Recently, our VP Cory Damm provided valuable advice on equipment financing for franchisees and restaurant owners on premier restaurant industry news site, Fast Casual.
The feature outlines the high price of equipment, and suggests leasing and financing as smart, cost-effective and savvy alternatives to purchasing outright. Two pieces of advice Cory offers for those considering these alternatives are:
1) High-dollar, short-life equipment might be a better deal when leased
The ice machine is broken … again, right? Maybe it’s trying to tell you something. According to Damm, items with notoriously short life spans, like ice machines, can be good candidates for leasing since they often come with maintenance contracts that will sub a machine if one of yours goes down.
In fact, Damm said that the three main types of equipment restaurant chains most frequently lease from LeaseQ involve lots of technical maintenance or know-how (e.g., some point-of-sale systems), or heavy maintenance to ensure safe and accurate operation (e.g., refrigeration and ware-washing).
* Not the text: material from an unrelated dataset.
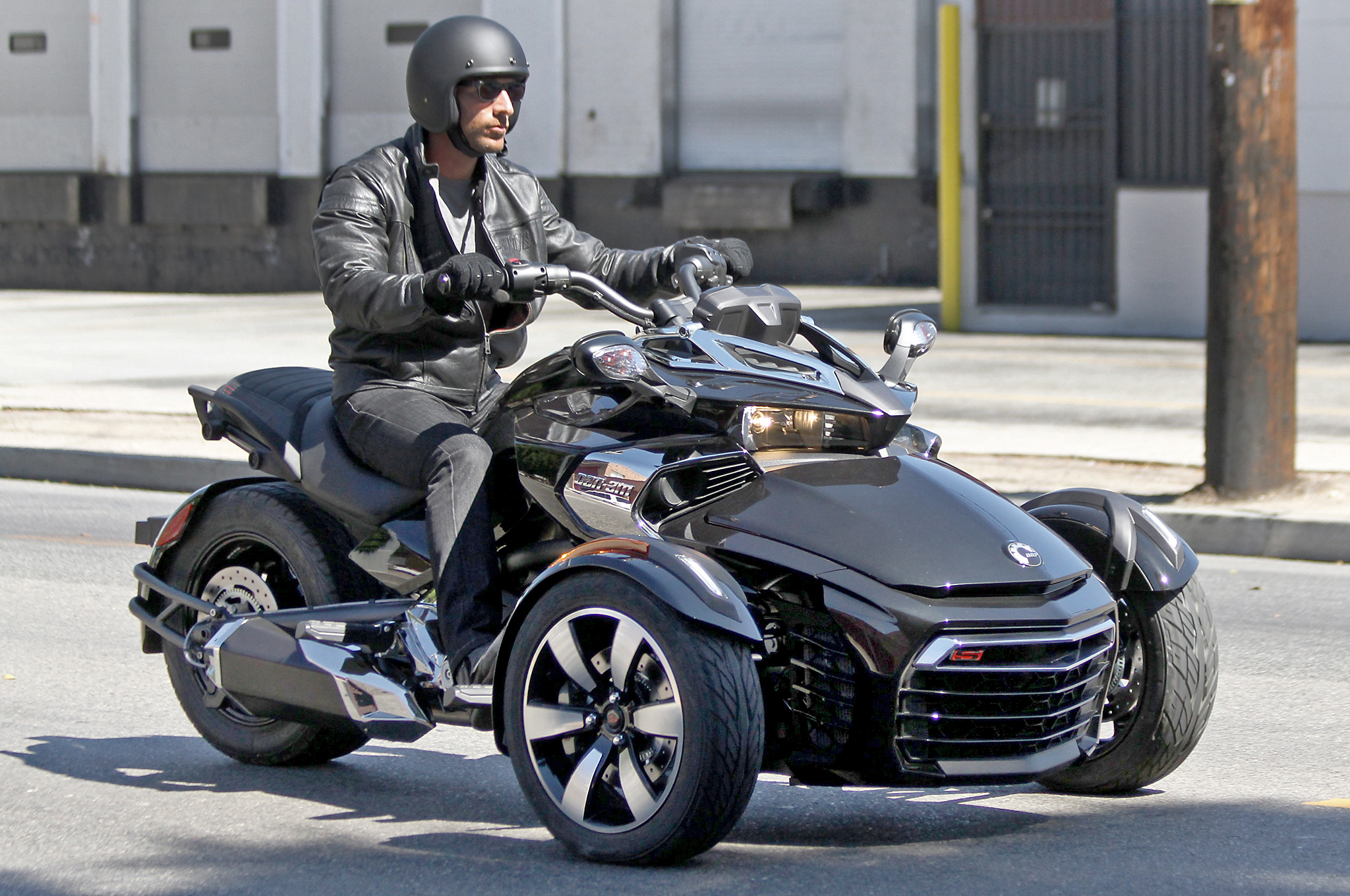 2015 can am spyder f3 first ride photos motorcycle usa autos post. Black Bedroom Furniture Sets. Home Design Ideas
“All of these machines typically need constant maintenance and/or replacement on 5-year cycles, which make them natural assets for acquisition by lease,” he said.
2) Enter a lease with eyes wide open
Know what services are provided by your leasing arrangement, how often they are rendered and by whom. For instance, if the item you’re leasing requires constant recalibration, cleaning, refilling or other upkeep, make sure that your lease clearly delineates exactly what is provided, how often and by what kind of professional. It could make the difference between a deal and a dead, or even deadly, end.